Required work
Return the section of the Go and machine learning text from "Most ML algorithms" to "commercial ML application.", word for word.

Text segment
•••
Most ML algorithms can be efficiently implemented in a wide range of programming languages. While Python has been a favorite of data scientists for its ease of use and plethora of open source libraries, Go presents significant advantages for a developer creating a commercial ML application.
There are libraries for other languages, especially Python, that are more complete than Go ML libraries and have benefited from years, if not decades, of research from the worlds brightest brains. Some Go programmers make the transition to Go in search of better performance, but because ML libraries are typically written in C and exposed to Python through their bindings, they do not suffer the same performance problems as interpreted Python programs. Deep learning frameworks such as TensorFlow and Caffe have very limited, if any, bindings to Go. Even with these issues in mind, Go is still an excellent, if not the best, language to develop an application containing ML components.
For researchers attempting to improve state-of-the-art algorithms in an academic environment, Go may not be the best choice. However, for a start-up with a product concept and fast-dwindling cash reserves, completing the development of the product in a maintainable and reliable way within a short space of time is essential, and this is where the Go language shines.
Go (or Golang) originates from Google, where its design began in 2007. Its stated objectives were to create an efficient, compiled programming language that feels lightweight and pleasant. Go benefits from a number of features that are designed to boost productivity and reliability of production applications:
- Easy to learn and on-board new developers
- Fast build time
- Good performance at run-time
- Great concurrency support
- Excellent standard library
- Type safety
- Easy-to-read, standardized code with gofmt
- Forced error handling to minimize unforeseen exceptions
- Explicit, clear dependency management
- Easy to adapt architecture as projects grow
All these reasons make Go an excellent language for building production systems, particularly web applications. The 2018 Stack Overflow developer survey reveals that while only 7% of professional developers use Go as their main language, it is 5th on the most loved list and also commands very high salaries relative to other languages, recognizing the business value that Go programmers add.
•••
Extracted records

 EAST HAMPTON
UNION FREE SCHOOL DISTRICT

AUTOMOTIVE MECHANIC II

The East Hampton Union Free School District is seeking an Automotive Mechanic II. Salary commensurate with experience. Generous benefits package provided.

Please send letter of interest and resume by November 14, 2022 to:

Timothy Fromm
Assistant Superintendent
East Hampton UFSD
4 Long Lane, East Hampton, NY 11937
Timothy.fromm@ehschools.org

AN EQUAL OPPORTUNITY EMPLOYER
•••
Result
Most ML algorithms can be efficiently implemented in a wide range of programming languages. While Python has been a favorite of data scientists for its ease of use and plethora of open source libraries, Go presents significant advantages for a developer creating a commercial ML application.